EXERCISE REQUIREMENTS:
1 > Copy the passage of the thread on using part of a pretrained model word for word, from "This error says" to "layer you want.".
2 > In the thread on using part of a pretrained model, what reason does the reply give for .features not existing?

TEXT PROVIDED:
......

Using portion of pretrained model

Vatsal_Malaviya · June 4, 2020, 8:34pm

I am trying to use the first few layers of trained resnet18, can anyone please help me with this?
I got an error while using .features, I assume it may have depreciated is there any other way to do so?

And also can anyone please help why the following error is showing up

import torch
from torchvision import transforms, models
from torchsummary import summary

print(summary(models.resnet18(pretrained=True),(3,224,224)))

Nikronic · June 4, 2020, 9:18pm

Hi,

Deprecation is not an error, it is warning that says a function has been changed in newer builds that you need to change your code according to the new pattern.

This error says that input data is on CUDA but model is on CPU. If you want to get the model’s architecture, just use print(model). Then change or extract the layer you want.
The reason is that .features does not exist is that model does not have any layer called features.

It would be great to read the documentations, there is a lot of elaborate examples and explanation about almost everything. Here is the one for transfer learning.

Bests

Vatsal_Malaviya · June 4, 2020, 9:50pm

Sorry for the confusion, but my main goal was to extract/crop the network to say block 3 [using the results of generic convs in my network], In transfer learning tutorial I couldn’t find a way to extract the specific layer, can you please just suggest me a way to get values crop to block 3, so that i can add my model using nn.Sequential() after the cropped version of pretrained model
Appreciate your help

Nikronic · June 5, 2020, 11:59am

I think it can help:

class CustomResNet(nn.Module):
    def __init__(self, model):
        super(CustomResNet, self).__init__()
        self.model = model
        self.part = nn.Sequential(
            model.conv1,
            model.bn1,
            model.relu,
            model.maxpool,
            model.layer1,
            model.layer2,
            model.layer3
        )
    def forward(self, x):
        x = self.part(x)
        return x

model = torchvision.models.resnet18(pretrained=True)

......

MATERIAL SHOWN:
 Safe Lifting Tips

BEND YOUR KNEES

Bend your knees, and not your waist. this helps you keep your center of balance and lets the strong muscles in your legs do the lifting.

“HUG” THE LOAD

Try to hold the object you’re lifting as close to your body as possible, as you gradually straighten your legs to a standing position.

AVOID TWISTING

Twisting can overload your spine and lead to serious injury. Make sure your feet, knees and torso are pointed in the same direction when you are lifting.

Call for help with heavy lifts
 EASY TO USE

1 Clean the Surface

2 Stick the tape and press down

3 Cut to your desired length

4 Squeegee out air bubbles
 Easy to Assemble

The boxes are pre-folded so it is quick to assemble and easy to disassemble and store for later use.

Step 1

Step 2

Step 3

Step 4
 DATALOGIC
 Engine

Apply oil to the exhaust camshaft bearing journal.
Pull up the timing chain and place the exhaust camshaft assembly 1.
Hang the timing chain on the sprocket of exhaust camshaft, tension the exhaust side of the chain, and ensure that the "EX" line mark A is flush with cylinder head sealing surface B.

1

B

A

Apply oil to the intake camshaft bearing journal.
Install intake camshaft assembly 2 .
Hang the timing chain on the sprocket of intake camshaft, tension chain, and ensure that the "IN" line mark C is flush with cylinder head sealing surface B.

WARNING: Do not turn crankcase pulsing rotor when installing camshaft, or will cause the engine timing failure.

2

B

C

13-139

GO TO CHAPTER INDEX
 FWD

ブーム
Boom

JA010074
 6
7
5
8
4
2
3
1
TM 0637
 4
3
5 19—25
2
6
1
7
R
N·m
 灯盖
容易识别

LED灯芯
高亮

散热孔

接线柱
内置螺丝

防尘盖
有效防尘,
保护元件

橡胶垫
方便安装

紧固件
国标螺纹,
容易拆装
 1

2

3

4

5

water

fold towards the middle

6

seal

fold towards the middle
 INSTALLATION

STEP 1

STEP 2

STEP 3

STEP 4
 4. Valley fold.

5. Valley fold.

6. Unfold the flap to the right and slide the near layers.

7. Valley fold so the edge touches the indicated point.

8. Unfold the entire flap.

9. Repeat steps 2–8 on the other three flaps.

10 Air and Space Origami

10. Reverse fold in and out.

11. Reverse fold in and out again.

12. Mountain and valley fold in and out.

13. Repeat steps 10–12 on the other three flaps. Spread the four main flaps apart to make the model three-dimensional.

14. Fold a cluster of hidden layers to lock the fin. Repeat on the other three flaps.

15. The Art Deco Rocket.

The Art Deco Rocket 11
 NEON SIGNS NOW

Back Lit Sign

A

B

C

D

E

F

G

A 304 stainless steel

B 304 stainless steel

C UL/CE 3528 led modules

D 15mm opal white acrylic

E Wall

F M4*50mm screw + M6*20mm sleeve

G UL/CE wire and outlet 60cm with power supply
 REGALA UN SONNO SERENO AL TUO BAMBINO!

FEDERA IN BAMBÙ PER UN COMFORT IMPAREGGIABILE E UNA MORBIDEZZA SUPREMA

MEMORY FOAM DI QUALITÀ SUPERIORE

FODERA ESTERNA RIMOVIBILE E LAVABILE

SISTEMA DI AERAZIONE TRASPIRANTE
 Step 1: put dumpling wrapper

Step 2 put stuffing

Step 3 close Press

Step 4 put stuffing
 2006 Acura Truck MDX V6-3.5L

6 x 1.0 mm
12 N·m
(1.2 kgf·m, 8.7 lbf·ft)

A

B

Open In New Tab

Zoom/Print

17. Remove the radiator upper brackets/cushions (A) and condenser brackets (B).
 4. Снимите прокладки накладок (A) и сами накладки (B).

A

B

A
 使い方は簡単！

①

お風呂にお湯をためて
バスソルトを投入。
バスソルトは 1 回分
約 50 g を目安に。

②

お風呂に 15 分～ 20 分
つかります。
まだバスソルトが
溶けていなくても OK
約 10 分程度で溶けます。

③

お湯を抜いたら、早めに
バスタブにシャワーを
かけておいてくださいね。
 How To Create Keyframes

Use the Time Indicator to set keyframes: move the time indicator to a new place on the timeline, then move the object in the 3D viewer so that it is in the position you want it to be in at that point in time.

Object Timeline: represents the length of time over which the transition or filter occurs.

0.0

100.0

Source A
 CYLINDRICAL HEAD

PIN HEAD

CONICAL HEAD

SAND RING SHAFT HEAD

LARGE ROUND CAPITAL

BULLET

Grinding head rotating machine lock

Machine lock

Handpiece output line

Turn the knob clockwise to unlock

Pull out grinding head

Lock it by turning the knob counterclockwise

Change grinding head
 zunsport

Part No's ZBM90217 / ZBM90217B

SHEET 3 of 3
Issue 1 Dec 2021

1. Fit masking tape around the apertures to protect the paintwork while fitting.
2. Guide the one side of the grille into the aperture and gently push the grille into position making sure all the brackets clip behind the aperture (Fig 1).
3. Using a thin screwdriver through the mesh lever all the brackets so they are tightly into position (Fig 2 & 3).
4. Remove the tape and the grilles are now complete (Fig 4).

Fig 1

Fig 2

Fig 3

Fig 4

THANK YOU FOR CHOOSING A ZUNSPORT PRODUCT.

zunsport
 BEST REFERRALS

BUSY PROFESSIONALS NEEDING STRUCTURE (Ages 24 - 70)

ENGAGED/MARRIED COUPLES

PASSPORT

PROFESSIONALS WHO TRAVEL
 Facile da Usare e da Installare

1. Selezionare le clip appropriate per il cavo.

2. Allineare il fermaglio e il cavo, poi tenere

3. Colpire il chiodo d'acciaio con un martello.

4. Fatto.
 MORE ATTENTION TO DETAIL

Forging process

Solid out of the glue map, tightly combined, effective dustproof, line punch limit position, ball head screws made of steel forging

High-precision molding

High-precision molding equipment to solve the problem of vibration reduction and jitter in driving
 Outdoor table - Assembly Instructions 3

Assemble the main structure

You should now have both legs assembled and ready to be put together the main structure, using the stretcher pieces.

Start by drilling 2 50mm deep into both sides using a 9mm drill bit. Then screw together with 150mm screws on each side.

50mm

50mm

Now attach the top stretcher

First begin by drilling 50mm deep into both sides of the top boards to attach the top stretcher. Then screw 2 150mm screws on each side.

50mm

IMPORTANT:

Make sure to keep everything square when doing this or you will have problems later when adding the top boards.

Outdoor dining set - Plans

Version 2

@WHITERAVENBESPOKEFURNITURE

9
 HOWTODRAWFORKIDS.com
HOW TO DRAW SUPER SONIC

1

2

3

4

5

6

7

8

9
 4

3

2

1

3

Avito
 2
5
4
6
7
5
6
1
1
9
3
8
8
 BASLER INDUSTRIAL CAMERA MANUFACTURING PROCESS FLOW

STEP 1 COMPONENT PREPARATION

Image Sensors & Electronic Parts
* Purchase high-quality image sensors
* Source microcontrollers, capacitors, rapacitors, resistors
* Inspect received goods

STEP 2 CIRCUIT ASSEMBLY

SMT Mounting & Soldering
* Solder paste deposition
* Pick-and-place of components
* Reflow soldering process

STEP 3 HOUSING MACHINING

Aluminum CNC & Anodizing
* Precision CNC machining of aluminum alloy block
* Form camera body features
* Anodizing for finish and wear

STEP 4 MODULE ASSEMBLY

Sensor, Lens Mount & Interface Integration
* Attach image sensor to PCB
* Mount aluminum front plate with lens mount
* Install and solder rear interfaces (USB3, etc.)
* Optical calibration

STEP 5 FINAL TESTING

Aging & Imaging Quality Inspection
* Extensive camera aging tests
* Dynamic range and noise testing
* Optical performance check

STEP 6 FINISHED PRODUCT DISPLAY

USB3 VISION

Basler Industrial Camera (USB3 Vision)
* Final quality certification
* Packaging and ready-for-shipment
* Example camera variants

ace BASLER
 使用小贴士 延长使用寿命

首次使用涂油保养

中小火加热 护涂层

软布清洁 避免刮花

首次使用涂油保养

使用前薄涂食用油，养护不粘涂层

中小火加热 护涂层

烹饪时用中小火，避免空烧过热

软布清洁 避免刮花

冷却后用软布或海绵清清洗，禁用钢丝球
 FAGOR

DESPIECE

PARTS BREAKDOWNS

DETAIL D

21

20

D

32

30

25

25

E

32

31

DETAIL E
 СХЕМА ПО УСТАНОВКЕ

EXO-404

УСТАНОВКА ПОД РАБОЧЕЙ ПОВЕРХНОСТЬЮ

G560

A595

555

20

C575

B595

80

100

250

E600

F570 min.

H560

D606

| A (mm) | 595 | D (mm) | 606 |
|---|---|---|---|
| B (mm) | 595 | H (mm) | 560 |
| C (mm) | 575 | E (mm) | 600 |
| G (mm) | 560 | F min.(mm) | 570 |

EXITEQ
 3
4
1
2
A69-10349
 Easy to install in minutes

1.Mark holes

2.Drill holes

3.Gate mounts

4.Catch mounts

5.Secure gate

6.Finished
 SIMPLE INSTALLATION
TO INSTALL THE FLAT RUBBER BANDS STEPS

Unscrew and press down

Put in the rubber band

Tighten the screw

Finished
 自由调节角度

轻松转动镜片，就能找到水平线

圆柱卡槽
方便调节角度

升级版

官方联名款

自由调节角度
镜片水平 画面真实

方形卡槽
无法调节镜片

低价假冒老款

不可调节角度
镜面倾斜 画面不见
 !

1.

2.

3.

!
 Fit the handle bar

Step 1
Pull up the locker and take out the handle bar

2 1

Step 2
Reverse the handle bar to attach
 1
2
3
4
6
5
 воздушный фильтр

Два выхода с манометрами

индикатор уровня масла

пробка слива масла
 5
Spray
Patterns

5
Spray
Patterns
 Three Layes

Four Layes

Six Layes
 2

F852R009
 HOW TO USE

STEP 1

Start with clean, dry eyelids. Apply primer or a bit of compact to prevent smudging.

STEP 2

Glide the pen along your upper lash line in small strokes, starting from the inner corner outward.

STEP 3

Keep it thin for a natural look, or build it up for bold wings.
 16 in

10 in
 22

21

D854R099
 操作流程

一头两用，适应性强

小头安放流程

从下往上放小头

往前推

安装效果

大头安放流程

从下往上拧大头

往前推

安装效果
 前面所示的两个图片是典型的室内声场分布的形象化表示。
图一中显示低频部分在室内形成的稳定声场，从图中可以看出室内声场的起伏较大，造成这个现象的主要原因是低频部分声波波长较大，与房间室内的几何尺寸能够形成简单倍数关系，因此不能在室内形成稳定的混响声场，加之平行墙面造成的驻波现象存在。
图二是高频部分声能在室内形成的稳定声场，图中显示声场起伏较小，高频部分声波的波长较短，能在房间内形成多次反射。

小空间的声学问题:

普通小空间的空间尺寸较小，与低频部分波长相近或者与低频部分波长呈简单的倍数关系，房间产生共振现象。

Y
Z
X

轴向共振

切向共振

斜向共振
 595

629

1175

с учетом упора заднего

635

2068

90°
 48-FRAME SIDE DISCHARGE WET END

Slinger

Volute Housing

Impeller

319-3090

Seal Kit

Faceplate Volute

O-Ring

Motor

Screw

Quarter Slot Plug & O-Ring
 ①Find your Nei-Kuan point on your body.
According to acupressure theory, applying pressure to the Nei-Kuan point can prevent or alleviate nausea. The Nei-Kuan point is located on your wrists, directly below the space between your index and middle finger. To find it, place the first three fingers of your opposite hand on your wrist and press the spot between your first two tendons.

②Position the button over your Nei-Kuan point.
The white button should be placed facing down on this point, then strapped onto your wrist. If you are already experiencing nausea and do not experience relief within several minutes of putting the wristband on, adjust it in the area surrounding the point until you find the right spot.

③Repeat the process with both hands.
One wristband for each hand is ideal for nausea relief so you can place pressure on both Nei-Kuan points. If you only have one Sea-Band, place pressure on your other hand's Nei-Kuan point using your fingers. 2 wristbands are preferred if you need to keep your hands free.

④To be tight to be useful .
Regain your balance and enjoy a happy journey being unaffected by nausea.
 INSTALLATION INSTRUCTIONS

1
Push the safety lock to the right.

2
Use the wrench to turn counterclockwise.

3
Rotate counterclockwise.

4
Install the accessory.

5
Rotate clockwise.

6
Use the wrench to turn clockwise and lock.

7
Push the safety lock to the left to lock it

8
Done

......

SOLUTION SET:
1 >
This error says that input data is on CUDA but model is on CPU. If you want to get the model’s architecture, just use print(model). Then change or extract the layer you want.

2 > The model does not have any layer called features.